Amores III:13

Since my wife comes from the fruit-bearing Faliscan region, we journeyed to the city of Falerii which you conquered, Camillus. There priestesses were preparing the chaste festival of Juno, featuring famous games and locally-raised cattle. 

The ceremonies repaid the effort we made to see them, though the route to the temple is narrow and steep. At the top stands an ancient grove, thickly grown and gloomy. Just look around: you cannot doubt that this place is home to a spirit. The altar which receives prayers and pinches of frankincense from the pious has been built artlessly by the hands of our ancestors.

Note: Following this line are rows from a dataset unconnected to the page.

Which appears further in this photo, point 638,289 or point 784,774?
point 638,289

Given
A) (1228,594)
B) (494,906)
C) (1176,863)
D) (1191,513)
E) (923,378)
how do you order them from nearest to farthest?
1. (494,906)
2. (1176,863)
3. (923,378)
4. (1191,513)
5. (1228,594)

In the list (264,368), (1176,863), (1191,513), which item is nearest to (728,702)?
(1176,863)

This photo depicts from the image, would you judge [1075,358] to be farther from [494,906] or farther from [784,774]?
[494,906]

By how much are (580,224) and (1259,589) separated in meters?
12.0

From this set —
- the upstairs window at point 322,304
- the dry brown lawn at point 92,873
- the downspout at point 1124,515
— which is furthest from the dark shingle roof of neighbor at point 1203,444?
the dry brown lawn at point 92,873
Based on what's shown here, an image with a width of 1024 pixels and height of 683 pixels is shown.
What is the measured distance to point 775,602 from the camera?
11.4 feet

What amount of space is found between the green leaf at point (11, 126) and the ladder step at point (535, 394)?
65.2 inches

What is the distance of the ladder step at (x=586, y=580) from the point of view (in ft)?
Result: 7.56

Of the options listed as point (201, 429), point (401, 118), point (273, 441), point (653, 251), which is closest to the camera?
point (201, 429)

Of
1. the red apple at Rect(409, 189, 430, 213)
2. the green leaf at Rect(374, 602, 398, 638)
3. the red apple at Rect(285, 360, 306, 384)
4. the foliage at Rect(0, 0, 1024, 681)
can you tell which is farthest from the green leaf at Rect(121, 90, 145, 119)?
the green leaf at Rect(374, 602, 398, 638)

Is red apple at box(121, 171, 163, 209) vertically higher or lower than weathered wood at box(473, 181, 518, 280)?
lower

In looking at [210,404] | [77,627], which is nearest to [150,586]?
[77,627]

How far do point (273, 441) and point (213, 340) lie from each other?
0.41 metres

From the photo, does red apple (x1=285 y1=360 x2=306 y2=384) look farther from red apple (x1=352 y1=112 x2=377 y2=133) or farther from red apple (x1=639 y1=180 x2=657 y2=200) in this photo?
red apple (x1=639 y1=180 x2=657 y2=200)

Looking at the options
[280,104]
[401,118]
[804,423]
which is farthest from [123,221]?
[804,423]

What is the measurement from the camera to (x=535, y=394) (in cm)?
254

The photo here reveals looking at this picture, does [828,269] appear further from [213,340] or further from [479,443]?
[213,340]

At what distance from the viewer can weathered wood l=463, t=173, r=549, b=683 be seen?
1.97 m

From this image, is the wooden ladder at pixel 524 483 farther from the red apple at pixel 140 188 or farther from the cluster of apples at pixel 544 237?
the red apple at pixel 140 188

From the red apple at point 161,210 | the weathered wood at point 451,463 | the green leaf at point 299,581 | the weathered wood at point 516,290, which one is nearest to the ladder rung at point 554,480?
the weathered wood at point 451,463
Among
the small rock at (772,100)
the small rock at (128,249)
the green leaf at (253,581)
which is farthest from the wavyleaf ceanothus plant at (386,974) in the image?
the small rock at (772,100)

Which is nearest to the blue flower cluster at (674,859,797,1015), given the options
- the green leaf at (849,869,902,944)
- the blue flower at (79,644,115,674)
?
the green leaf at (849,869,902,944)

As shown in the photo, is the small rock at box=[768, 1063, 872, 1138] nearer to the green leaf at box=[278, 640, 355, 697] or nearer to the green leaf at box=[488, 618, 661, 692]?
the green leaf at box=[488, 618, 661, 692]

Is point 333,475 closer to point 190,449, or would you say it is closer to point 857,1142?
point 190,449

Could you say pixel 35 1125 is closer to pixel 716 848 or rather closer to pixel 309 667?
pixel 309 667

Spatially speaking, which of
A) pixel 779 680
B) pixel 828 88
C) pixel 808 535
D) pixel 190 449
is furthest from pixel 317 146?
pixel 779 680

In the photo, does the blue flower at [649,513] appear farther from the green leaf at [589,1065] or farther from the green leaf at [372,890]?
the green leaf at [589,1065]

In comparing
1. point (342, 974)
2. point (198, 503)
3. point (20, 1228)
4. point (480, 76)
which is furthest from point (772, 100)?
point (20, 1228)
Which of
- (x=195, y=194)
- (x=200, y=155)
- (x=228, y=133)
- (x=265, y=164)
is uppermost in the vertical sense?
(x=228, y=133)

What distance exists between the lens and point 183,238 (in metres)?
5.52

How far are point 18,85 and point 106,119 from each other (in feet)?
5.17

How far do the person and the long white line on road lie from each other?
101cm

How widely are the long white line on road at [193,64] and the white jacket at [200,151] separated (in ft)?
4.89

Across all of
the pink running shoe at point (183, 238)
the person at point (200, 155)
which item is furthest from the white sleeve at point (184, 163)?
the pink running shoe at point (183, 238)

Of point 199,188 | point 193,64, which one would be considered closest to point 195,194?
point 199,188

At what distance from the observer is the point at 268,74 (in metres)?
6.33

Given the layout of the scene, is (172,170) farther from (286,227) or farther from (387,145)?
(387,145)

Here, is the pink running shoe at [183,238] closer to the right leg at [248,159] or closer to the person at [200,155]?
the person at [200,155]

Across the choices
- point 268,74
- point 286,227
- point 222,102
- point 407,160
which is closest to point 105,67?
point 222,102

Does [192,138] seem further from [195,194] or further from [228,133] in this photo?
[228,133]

When the trumpet sounds its solemn call, an annual procession winds through the dressed streets to this place. Past the cheering populace are led snowy heifers which have been fed on the grasses of the Faliscan meadows. They’re followed by calves too young to have threatening horns; and behind those come lesser victims, a pig from an humble stye and a bellweather who lead his flock with long, curling horns.

Juno scorns only the she goat as a sacrifice, because a she goat is said to have found her when she was hiding in the deep forest and forced her to give up her attempt at flight. Today as part of the rites, boys hurling javelins chase a she goat whose meat becomes the prize for the one who hits her.

Groups of youths and innocent girls strew the road along which the goddess will come with garments. The maidens’ hair is dressed with gold and jewels, and they wear purple dresses which hang down to their gilded sandals. According to the custom originated by the city’s Greek founder, each priestess tosses a fold of her white robe over her head.

Then the people cheer as Juno herself follows in gilded state behind her priestesses. The character of the procession is Argive, for after Agamemnon’s slaughter Halaesus fled crime and the wealth of his fatherland. After wandering long by sea and shore, he founded these high walls with a skilled hand.

Halaesus taught the Faliscan people the rites of Juno. May these rites always avail me and the folk of Falisci.